He got it out of his system, blacked out and ran across a space station doing god-knows-what.

 

It was fine.

 

The spider had a small grey friend, it was stood on it’s back.

It was like a tiny cat-rat-bat-gremlin with a cape made out of its ears fused into one large flap drooping over it’s back.

 

That was the thing uttering a few word-like sounds.

 

It patted the spider and pointed at him

 

“Cahn blahn gan ren ren glen” it chirped.

 

“What!?” Gavin found himself blurting out

  
  


“Cah, rah glen” it tilted its head and the spider shuffled a few limbs.

 

That was it.

 

He hadn’t got it out of his system.

 

No.

 

Not at all.

 

Not THAT anyway.

 

Without a word Gavin ran.

 

His chest was instantly consumed with some kind of fluffy ice as he ran, the floor and pathways changed in steepness and Gavin put no thought into his motion as he clambered up and through anything he could, using his hands to climb up ledges he probably could’ve walked up.

 

He didn’t care.

 

As if to put a little cherry on top, he needed that reminder.

He would’ve been fine if he hadn’t already ‘wigged out’.

  
  


Now he was running through people, they were grumpy at him, human hands and shoulders pushing them out the way with no rhyme or reason.

 

He left a trail of irritation behind him.

 

He just didn’t care.

 

He WAS stupid.

He WAS useless.

He HAD fucked up.

 

Paying little attention to his surroundings naturally bit him on the ass.

His foot collided with some kind of wheel, whatever the wheel was attached to rocked and lost balance, collapsing to its side, losing half of its contents, at least.

 

Gavin rolled over the top of this thing in his way and rammed into what felt like a snot-covered couch and collapsed to the floor.

 

With his mad dash finally halted Gavin wanted to remain lying face-down on the ground.

It would be his personal preference at this point.

Go away.

The Universe doesn’t exist.

Bye.

 

Something that sounded like it was wet and heavy was sliding along the floor and Gavin regretted his choice to get up, but felt as though it might be wiser in this instance.

  


Looking up Gavin was face to face with something bizarre but also very easy for him to describe.

A big brown-ish slug, with four chameleon-like eyes in a row on its face, the tail-end of its body was bristling with similarly coloured spines.

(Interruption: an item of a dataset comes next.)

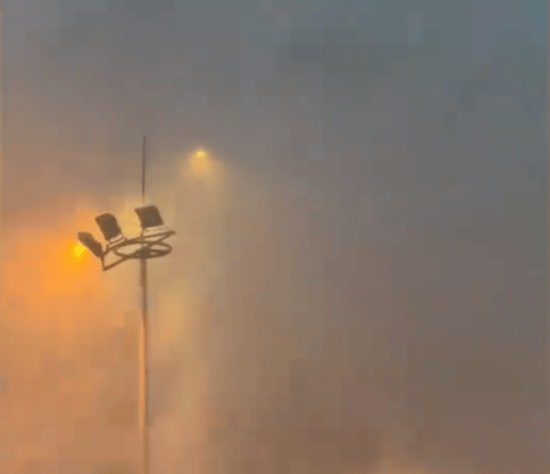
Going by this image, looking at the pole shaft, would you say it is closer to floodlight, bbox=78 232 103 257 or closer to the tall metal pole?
the tall metal pole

Something akin to a mouth twisted in an unpleasant expression.

 

While initially on his knees Gavin slowly got himself on his feet and looked about.

 

A cart with a few barrels on was the victim of Gavin’s crash, around him and the slug there were several aliens, all wearing a helmet with four patches of a glass-like material in them like a ridiculous uniform.

 

Whatever it was, they were all somewhat scared of the slug, taking a step back as it drew closer to Gavin, not taking a single eye off him.

 

“Gb bllrg blb grlaagbl” The thing that looked like a mouth under its eyes was a mouth as it gurgled to him angrily.

 

“Uhhh, safe?” Gavin blanked on what to say.

 

He wasn’t expecting the slug to take some kind of offence to that as its body squirmed and shoved him back to the floor.

 

“What you doing?!” Gavin immediately hissed, anger seeping into his thought “Fucking slug” he spat without thinking.

 

The slug thankfully didn’t seem to understand that or react, instead, it looked to one of its companions that advanced closer, squinting at him with a face like a frog on narcotics.

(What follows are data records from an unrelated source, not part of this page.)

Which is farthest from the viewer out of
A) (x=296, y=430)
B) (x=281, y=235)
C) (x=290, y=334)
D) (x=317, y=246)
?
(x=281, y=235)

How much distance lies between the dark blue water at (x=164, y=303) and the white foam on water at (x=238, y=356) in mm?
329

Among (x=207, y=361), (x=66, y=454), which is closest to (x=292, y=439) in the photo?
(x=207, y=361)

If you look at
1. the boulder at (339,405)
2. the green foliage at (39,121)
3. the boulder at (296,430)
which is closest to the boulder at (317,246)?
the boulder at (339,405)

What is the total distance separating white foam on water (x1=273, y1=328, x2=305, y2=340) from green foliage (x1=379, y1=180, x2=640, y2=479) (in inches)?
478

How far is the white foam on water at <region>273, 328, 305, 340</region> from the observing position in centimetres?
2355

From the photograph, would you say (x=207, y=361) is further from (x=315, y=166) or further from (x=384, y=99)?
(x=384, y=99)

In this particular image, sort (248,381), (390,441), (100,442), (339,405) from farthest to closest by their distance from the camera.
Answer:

The slug blubbed out something else looking at the cart and it’s missing contents, no doubt having fallen down the hill by now.

 

The barrels were pretty… inconspicuous to the say the least, almost to a shifty extent.

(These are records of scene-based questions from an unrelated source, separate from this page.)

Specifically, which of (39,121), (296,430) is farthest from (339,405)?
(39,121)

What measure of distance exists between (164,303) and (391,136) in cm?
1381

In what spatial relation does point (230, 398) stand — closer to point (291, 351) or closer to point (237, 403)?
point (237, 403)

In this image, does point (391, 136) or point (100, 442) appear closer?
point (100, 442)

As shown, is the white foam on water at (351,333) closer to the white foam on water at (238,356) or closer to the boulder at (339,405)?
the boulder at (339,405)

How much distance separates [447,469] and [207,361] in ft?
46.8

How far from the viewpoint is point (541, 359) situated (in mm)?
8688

Yet the label on it looked familiar somehow, the symbols… were recognisable.

 

Gavin pointed at the label and immediately all eyes were on him.

 

“I recognise those symbols… no clue what they mean but I know ‘em” He uttered hoping to find any sort of connection to defuse the situation.

Not that there was any obvious danger… yet.

 

The frog whispered to the slug, the slug murmured back.

 

“Seeeeeeeeeeeeeb-toooooooooneeee-an” The frog said in a droning voice.

 

Seeb… toonee… an?

 

Seebtonian?

 

Seibatro-Ah, the sounds connected the mess of dots in Gavin's mind, Cyclonus, the ship he was on, the symbols were from there, it was the same language, this Seibertronian language, that’s where the barrels were from.

 

“O.. oh-oh, hey look I’m new here, Just trying to find some shit, uh, y’know? Right?... Oh just go away!” Gavin tried to do something, he didn’t know anything still and was still hoping it’d all vanish.

 

“Sheeeeeeeeeeep” The frog hissed apparently having got more commands from the slug, it cocked it’s head “You sheeeeeeep?”

 

The frog was getting ever closer to speaking English.

 

“I’m not a sheep, fuck you?” Gavin cocked his head but held his hands out, he may be outnumbered but that didn’t mean he was going to suddenly start making smart choices.

 

“SHIP!” The frog barked “Our hole! Your ship!”

 

Gavin froze and reeled back, no doubt looking quite horrified at the frog's words. It was grasping the English tongue terribly quick.

 

“I… I don’t own a ship? I was brought here on a ship though! Kinda purple… lavender-y? Oh! The Wing-bits were swooped forwards! Pretty sleek if you ask me! Though pretty much everything here is ‘slick’ and ‘sleek’ compared to the tech where I’m from…” Gavin founds his hands beyond his own control as they grasped and twiddled about the rim of his sleeves, before sailing up to his head, rubbing the back of it and getting tangled in the mess of hair.

 

At his words, the group seemed to get angrier and the slug was drawing itself up looking bigger and moodier.

 

“I hate you so, so much” Then there was a shriek like someone dragging nails down a sheet of metal rather than a chalkboard, but it was just as awful.

 

Barely registering the words that were spoken or the speaker Gavin folded in on himself, retreating from the shriek of a sound, the piercing noise driving his legs to a less solid state making him stumble to the side grasping his head.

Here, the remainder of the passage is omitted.